Continue the passage on the end of the Altınkaya Cooperative, beginning directly after its final sentence.

== Exercise text ==
━━━━━━

The end of the cooperative

The Altınkaya Cooperative is a failed project of development. It did not last long largely because the villagers lacked the know-how about managing a cooperative. I remember an ex-member telling me that “it depends on the accountant whether or not a cooperative will make money and survive.” Several years after its establishment, in 1984, the post-coup d’état government abolished the Central Union of Cooperatives, KÖY-KOOP. Many had viewed the union as a potentially strong and autonomous grassroots movement, and its abolishment implied that cooperativism would be shelved in Turkey until the state put it back on the “right” track. In the meantime, many rural initiatives, including the Altınkaya cooperative, disintegrated.

In one sense, the rusty truck wreck is a relic of a cooperative that is fading into oblivion, a survival from Altınkaya’s economic history prior to neoliberalism. A perspective from inside the cemetery, however, captures a more nuanced significance about this truck’s existence and location. Here is a space that defies the distinction between the modern and the pre-modern, between the living and the non-living. The people of Altınkaya, have made their way out of the civilisation they live in, collecting bits and pieces from a distant past to creatively incorporate them into their cultural repertoire. They have given a new life to these artefacts and turned them into their own heritage. With the remnants of a Hellenistic or Roman temple, they sometimes built a cemetery, sometimes a house.

━━━━━━

== Excerpted records ==
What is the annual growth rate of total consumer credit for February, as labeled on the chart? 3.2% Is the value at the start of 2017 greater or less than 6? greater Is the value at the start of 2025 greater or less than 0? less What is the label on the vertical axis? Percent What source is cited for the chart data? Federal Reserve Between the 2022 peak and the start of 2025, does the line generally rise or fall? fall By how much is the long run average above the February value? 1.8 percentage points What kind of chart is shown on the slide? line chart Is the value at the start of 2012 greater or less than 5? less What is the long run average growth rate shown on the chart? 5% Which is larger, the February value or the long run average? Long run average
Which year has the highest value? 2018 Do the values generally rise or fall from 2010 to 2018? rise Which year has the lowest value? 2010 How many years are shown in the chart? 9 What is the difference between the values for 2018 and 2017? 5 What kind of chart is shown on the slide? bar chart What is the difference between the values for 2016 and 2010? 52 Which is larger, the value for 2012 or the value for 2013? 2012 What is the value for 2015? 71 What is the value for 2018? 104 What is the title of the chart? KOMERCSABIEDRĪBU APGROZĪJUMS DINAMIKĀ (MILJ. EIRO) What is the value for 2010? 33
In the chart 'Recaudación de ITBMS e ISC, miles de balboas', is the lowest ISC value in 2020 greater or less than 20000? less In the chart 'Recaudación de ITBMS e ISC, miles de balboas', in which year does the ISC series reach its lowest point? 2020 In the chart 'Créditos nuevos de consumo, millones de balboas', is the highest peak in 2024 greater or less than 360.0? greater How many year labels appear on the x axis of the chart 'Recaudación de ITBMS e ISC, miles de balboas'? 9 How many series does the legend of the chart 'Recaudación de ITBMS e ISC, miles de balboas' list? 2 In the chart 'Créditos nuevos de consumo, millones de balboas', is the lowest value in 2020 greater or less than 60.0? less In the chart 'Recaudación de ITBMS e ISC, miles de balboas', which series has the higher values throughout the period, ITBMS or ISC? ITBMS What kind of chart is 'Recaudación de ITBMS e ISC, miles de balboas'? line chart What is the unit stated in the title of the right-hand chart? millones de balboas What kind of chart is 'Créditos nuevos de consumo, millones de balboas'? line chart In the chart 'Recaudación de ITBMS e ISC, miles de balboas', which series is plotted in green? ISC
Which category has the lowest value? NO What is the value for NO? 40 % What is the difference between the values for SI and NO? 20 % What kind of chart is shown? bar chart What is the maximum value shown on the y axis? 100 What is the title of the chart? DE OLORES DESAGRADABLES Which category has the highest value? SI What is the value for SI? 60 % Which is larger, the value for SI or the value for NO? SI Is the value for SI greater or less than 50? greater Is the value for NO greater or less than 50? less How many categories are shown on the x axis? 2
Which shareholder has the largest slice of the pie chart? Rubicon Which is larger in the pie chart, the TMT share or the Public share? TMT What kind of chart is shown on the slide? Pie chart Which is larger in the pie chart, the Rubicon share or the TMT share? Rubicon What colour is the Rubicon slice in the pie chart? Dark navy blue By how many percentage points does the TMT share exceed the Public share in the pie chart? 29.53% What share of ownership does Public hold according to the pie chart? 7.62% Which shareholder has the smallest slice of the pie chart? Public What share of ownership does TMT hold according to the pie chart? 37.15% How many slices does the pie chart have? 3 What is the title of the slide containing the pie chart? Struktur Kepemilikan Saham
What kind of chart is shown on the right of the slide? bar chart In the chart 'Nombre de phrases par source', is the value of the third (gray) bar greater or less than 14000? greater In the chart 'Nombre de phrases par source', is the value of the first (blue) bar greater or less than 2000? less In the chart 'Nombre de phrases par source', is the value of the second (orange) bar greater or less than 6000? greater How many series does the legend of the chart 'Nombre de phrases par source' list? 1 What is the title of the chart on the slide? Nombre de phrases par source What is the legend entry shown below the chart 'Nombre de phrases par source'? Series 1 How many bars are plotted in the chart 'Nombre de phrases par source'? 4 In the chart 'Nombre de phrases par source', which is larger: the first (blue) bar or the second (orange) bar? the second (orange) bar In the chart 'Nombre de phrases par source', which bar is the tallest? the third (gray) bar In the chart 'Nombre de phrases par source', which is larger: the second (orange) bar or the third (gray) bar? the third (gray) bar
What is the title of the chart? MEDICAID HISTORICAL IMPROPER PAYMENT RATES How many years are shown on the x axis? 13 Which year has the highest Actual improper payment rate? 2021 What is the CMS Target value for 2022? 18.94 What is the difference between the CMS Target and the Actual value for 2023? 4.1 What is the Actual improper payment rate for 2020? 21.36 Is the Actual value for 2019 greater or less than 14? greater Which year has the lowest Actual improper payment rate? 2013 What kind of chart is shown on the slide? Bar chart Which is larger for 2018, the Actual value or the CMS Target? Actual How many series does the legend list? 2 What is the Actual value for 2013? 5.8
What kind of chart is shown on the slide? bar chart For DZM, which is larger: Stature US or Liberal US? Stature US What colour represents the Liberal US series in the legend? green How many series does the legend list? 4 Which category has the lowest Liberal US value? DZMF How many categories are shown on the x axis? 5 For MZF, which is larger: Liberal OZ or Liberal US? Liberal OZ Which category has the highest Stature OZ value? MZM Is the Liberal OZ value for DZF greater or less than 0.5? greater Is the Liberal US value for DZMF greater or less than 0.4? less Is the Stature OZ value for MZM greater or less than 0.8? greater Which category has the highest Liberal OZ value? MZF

━━━━━━

== Exercise output ==
Altınkaya graveyard with ancient-stones. Photo by Işılay Gürsu

Altınkaya graveyard with ancient-stones. Photo by Işılay Gürsu 

An ancient stone used on an exterior wall in Altinkaya (ca. 300 BC–AD 300)

An ancient stone used on an exterior wall in Altinkaya (ca. 300 BC–AD 300)

A future for Altınkaya

I imagine the wrecked truck, standing next to all these elements from the present and past history, as part of a “memorial” landscape that serves to commemorate earlier generations and the ways in which they sought to cope with their poverty and geographic isolation. Perhaps it has a worthy purpose in its existence in a sacred space rather than in a wreck yard somewhere far away, as a reminder of the possibility of cooperation and collectivism in economic life and to cultivate hope for staying in Altınkaya among those who dream about moving to a town for a more stable income. The continued and emergent subsistence practices of the community make me think that this is not a false hope. Each time I visit the place, I feel like it has a rhyme and rhythm of its own, with its men and women always busy with something: planting-tilling-harvesting, herding and breeding, dairy production, beekeeping, spoon carving, street vending, selling non-timber forest products, rafting tourism, hiking tour guidance etcetera. These people hold on with obstinacy to stay in Altınkaya, despite poor life conditions and hardships due to unemployment and strict conservation policies.

In the ‘Living Among the Ruins’ project, I try to envision new means of subsistence for Altınkaya and other settlements in Pisidia. I discuss with villagers about farmers’ cooperatives, handicraft collectives, community-based tourism and so on. There is a lot to learn from earlier attempts of development, be they state projects or local initiatives. After all, a wrecked truck as a metonym for a failed enterprise could be more telling than a ‘success story’.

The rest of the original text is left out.